Kürtçeyi karlar üzerinde öğrendi şiirlerini sigara yapraklarına yazdı
09:04
Mizgin Adım/JINHA
ŞIRNEX - PKK gerillasıyken karlar üzerine yazdığı harflerle Kürtçeyi öğrenin şair Fatma Savcı, 12 yıl kaldığı cezaevinde ise sigara yapraklarına Kürtçe şiirlerini yazdı.
Cizre Belediyesi tarafından bu yıl dokuzuncusu düzenlenen Kültür ve Dil Festivali sona ererken, festivale şiirleriyle renk katan şair Fatma Savcı ile konuştuk. Mardin'in Nusaybin ilçesine bağlı Girêmîran köyünde 1974 yılında dünyaya gelen Fatma, henüz 16 yaşındayken üç arkadaşı ile birlikte PKK saflarına katılıyor. Kürtçe alfabeyi PKK'de öğrenen Fatma, "Kürtçeyi karların üzerine yazı yazarak öğrendim. Çocukluğumdan itibaren Kürt diline karşı bir hassasiyetim vardı. Alfabeyi PKK'de öğrendim. O zamanlar pek imkanımız yoktu. Binevş diye bir arkadaşım vardı. Karların üzerine Kürtçe harfler yazarak bana anadilimi öğretiyordu. Kendisi de okuma-yazmayı dağda öğrenmişti" sözlerini ifade etti.
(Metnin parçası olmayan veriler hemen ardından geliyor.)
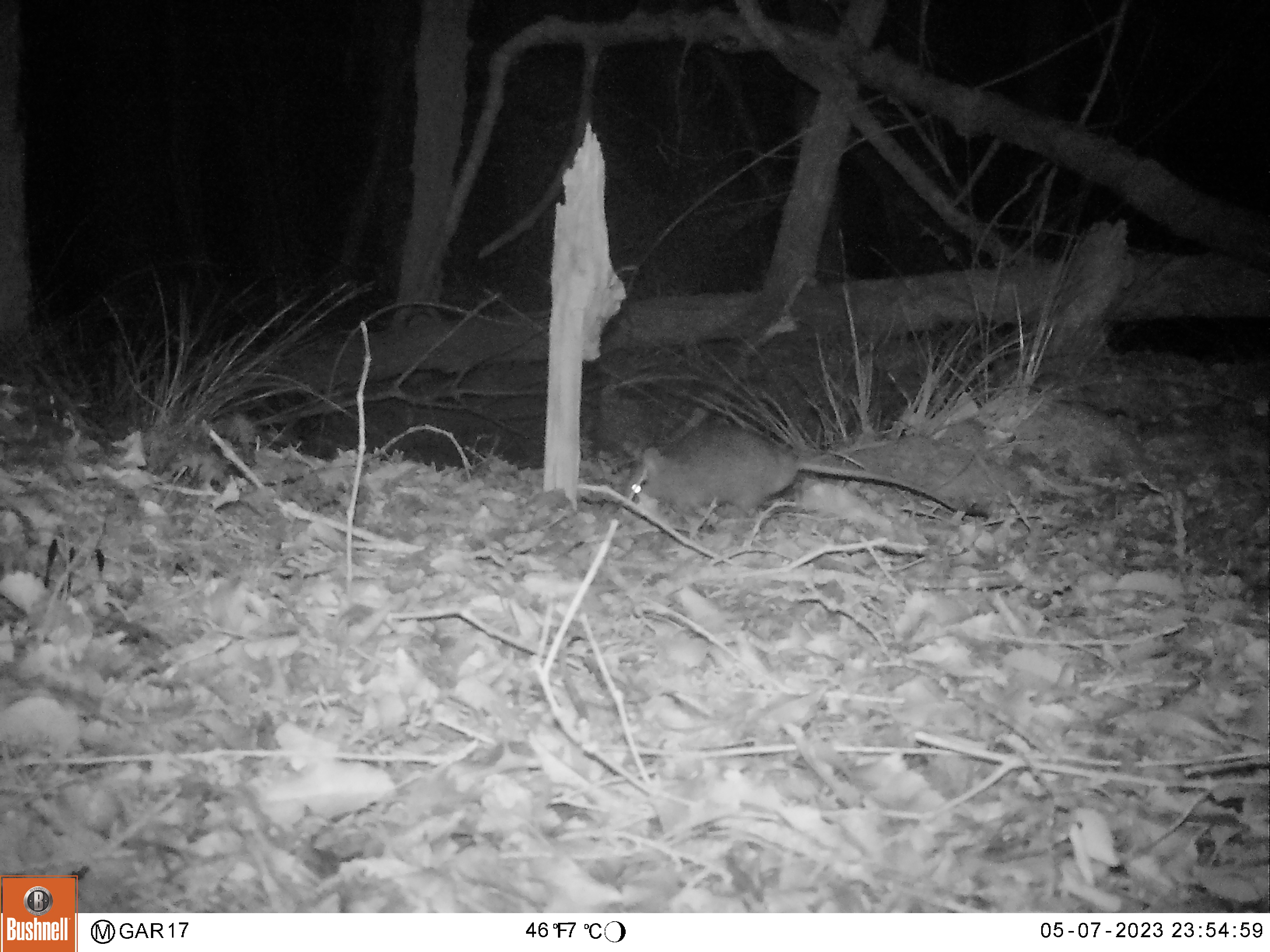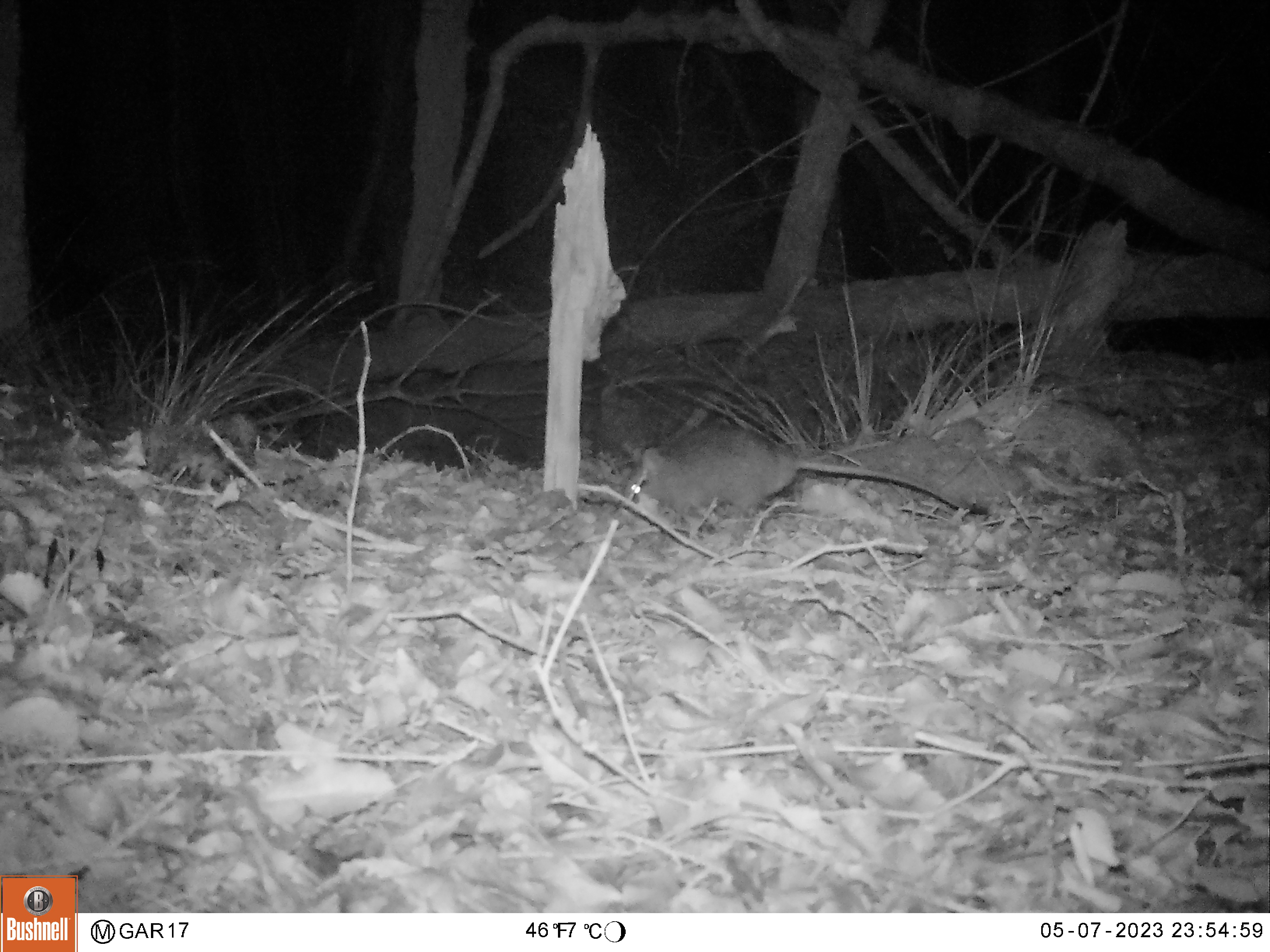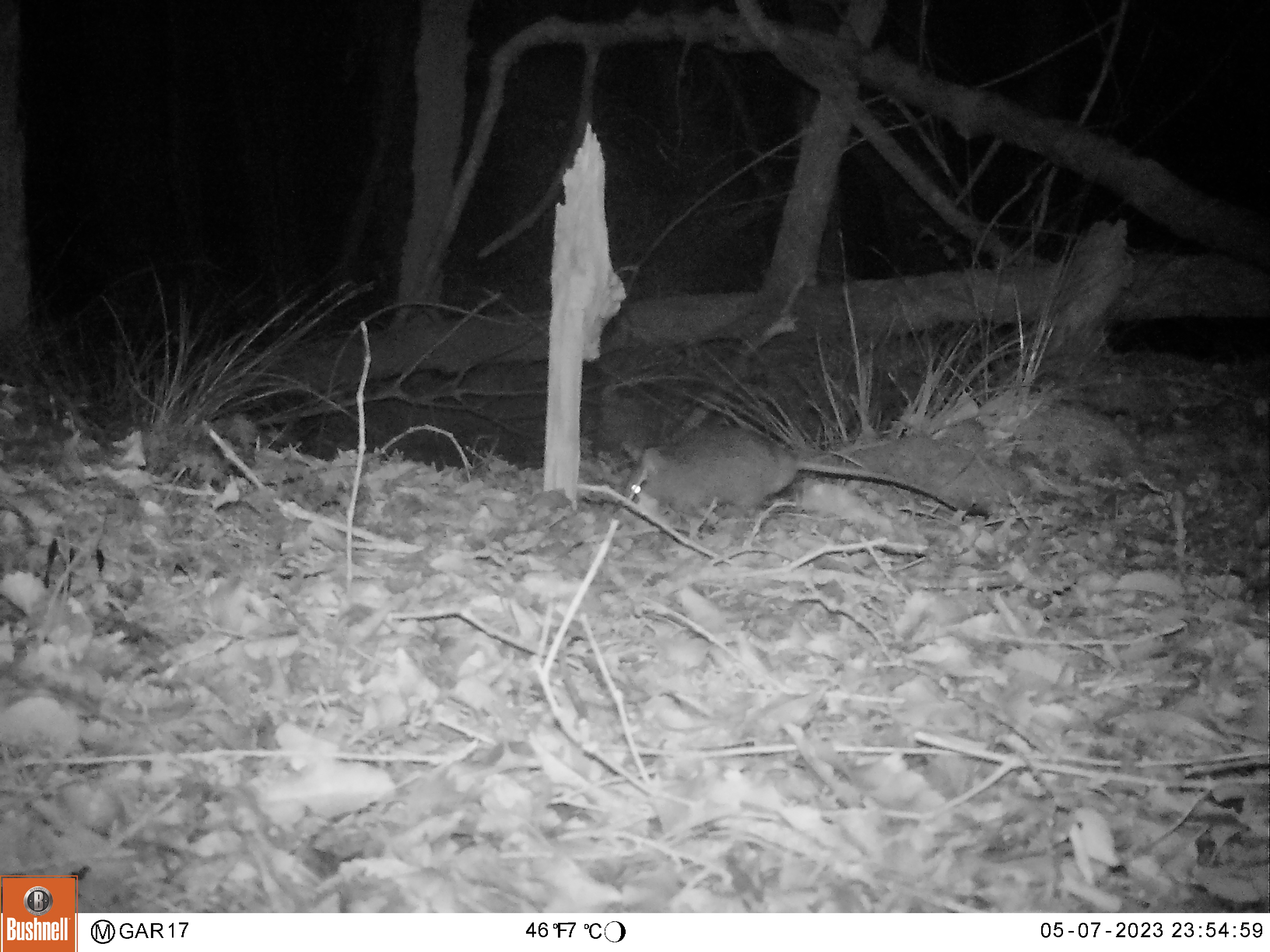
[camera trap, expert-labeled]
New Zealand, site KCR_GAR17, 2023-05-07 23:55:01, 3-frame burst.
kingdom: Animalia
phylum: Chordata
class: Mammalia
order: Rodentia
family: Muridae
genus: Rattus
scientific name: Rattus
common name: rat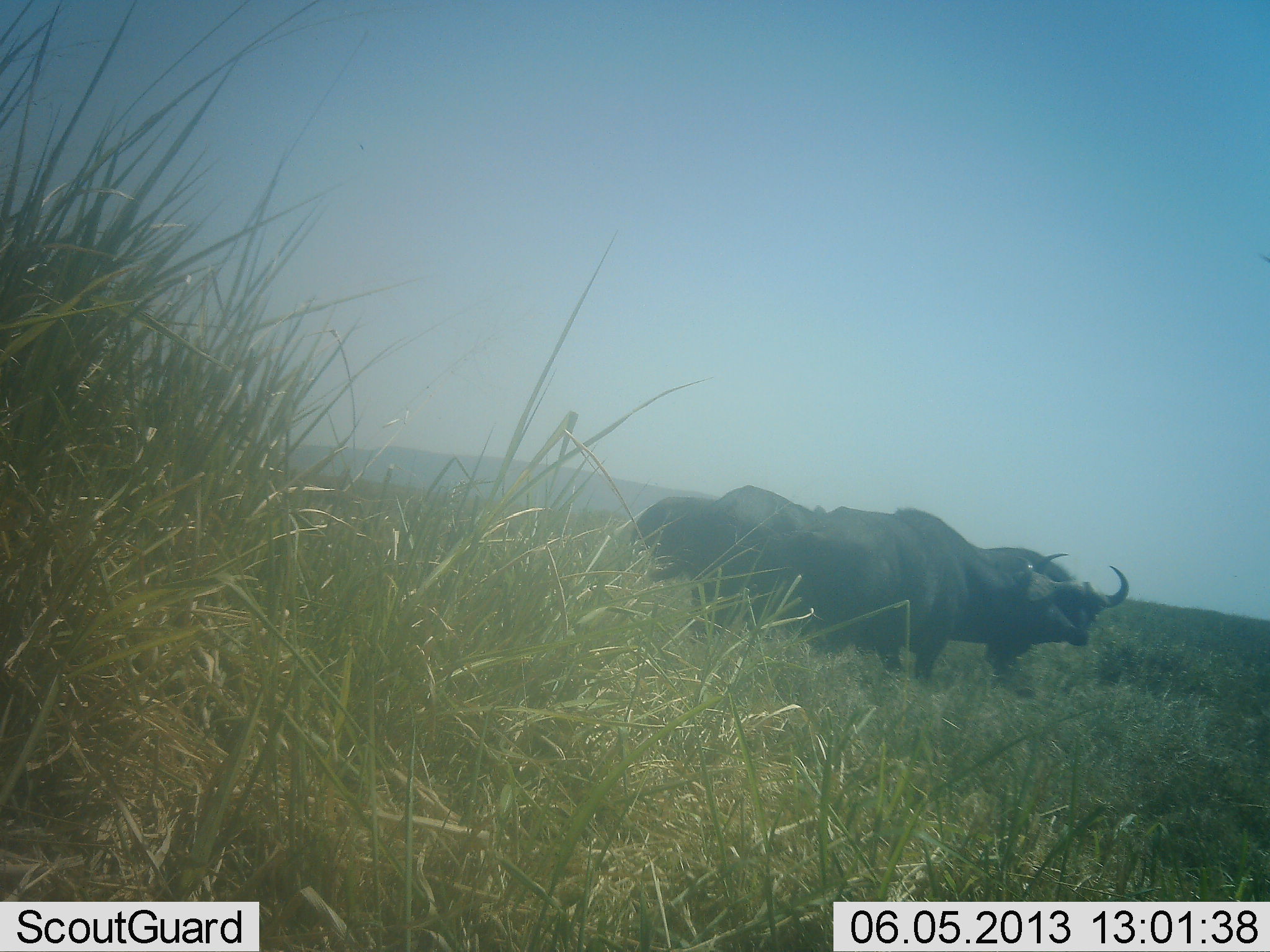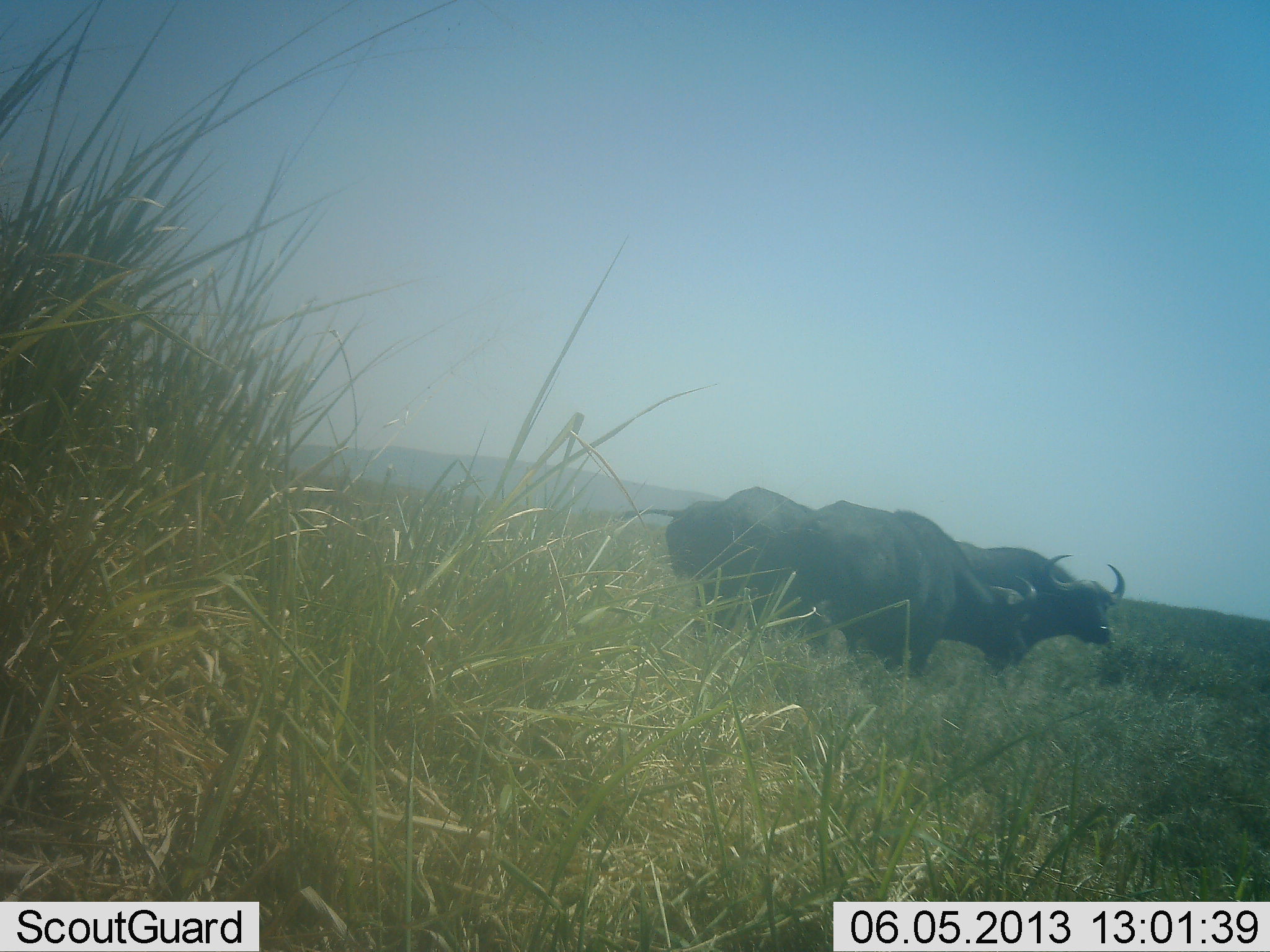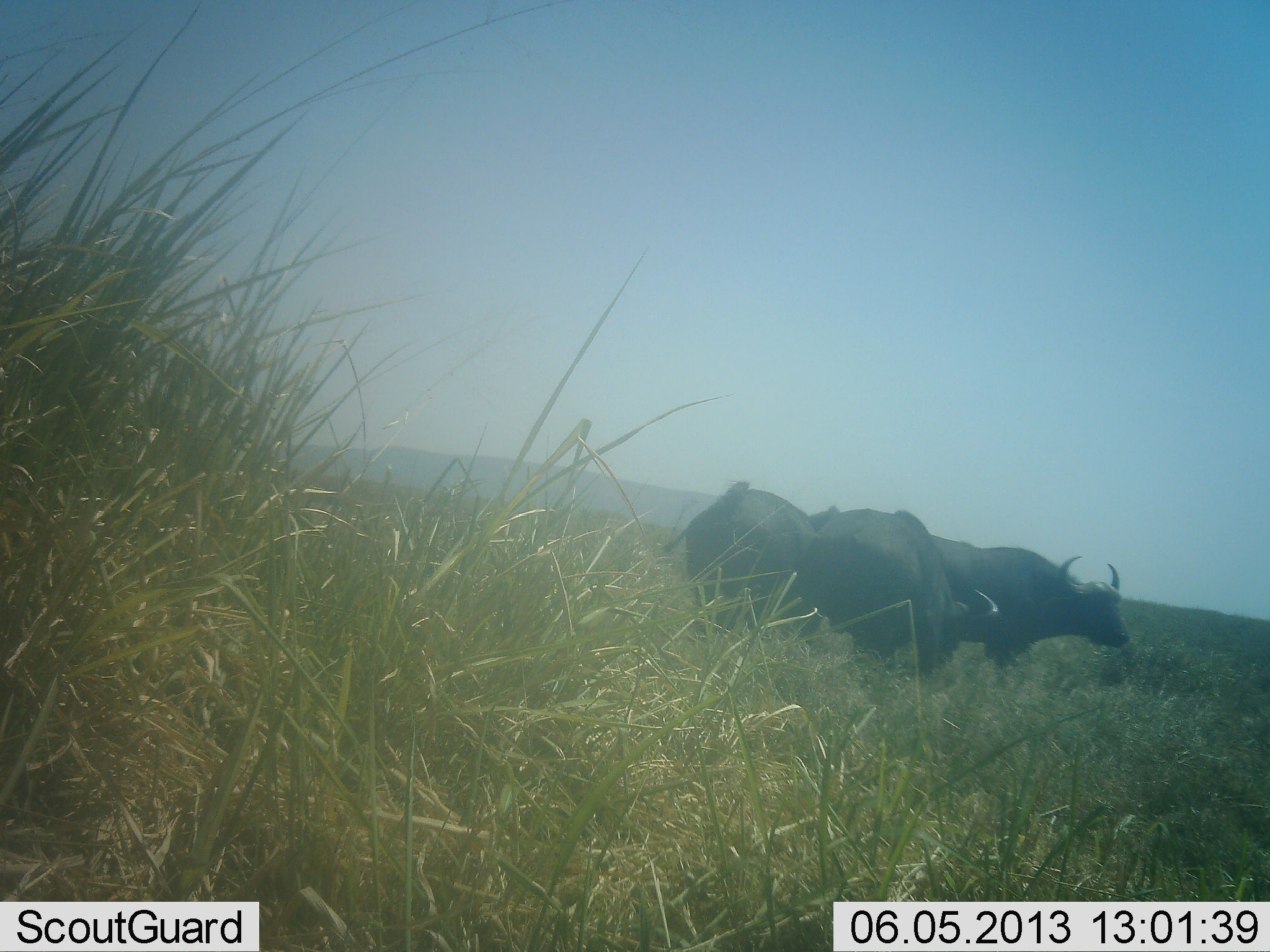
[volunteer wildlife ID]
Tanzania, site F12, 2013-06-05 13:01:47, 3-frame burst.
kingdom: Animalia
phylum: Chordata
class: Mammalia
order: Artiodactyla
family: Bovidae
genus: Syncerus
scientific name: Syncerus caffer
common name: cape buffalo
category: buffalo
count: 3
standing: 80%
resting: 0%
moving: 0%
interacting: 20%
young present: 0%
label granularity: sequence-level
'İlk şiirimi dağda yazdım'
İlk Kürtçe şiirini PKK saflarındayken yazan Fatma, şiir yazmaya başladığı günü şöyle anlatıyor: "Çok değer verdiğimiz bir arkadaşımız vardı yaralanmıştı. Çok üzülmeme rağmen ağlamak yerine yazmayı seçtim. O gün anladım ki şiir yazmak da ağlamak gibi insanı rahatlatan bir şeymiş. Bu nedenle o günden sonra şiire tutundum." PKK saflarında iki yıl kaldığını ardından tutuklandığını kaydeden Fatma, tüm baskılara rağmen boyun eğmediğini belirtti. 12 yıl cezaevinde kaldığını ifade eden Fatma, ilk şiir kitabını da cezaevinin zor şartları altında yazdığını söyledi.
Sigara yapraklarına yazılan kitap
İlk şiir yazan kitabını sigara yapraklarına Fatma, "Hayata Dönüş Operasyonu" sırasında İstanbul'da olduğunu belirterek, "O dönemde arkadaşlar dediler ki 'hiçbir şeyinizi yanınıza almayın' fakat ben şiirlerimi yanıma aldım. O zamanlar şiirlerimle ölmek istediğimi söyledim" sözlerini ifade etti. Şiirlerini ayakkabısının bir bölümüne saklayan Fatma, "Aranmamak için direndim. O zamanlar bir Türk arkadaşım da vardı. İkimize de büyük hakaret ve işkencelerde bulundular. Sonuçta şiirleri kurtardık fakat ben hep arkadaşım için vicdan azabı çektim. 'Keşke benim yüzümden o işkencelere maruz kalmasaydı' dedim hep" şeklinde konuştu.
'Kürtçe yazan kadınların sayısı artıyor'
Dünyada ve Kürdistan'da kadın eserlerinin azlığına dikkat çeken Fatma, "Bu durum kadının düşünemediği veya hissetmediği anlamına gelmez. Kadının yaratma gücü elinden alınmıştı fakat şimdi kadın buna karşı direniyor ve yaratıyor" dedi. Fatma bundan 10-15 yıl önce Kürtçe yazan kadın sayısının bir elin parmak sayısını geçmediğini fakat şimdi bu sayının oldukça artığını ve birçok yeni yazarı henüz tanımadığını söyledi. Gençler arasında da dil bilincinin geliştiğini de sözlerine ekleyen Fatma, "Birçok edebiyat dergisi çıkıyor. Gençler Kürtçe eserleri takip ediyor, değerlendiriyor ve bu eserlere büyük değer veriyorlar " diye belirtti.
'Cizre Kürt edebiyatın ruhudur'
Cizre'de olmanın mutluluğunu paylaşan Fatma, son olarak şunları dile getirdi: "Şu an ruhum huzur içinde evini bulmuş gibi. Cizre'ye 16 yaşımda gerillaya katılmak için gelmiştim. Cudi dağına doğru yol aldığımda şehrin ışıklarına bakıp 'bu şehir benim' dedim. Cizre Kürt edebiyatının ruhudur. Cizre Mem û Zîn'in evidir. Melayê Cizîrî de burada o da Kürt dilinin aşkıdır. Mezopotamya'nın can damarı Dicle Nehri burada. Bunları anlatmaya sözcükler yetmez fakat zaten bunların kendisi sözcüklerin ruhudur."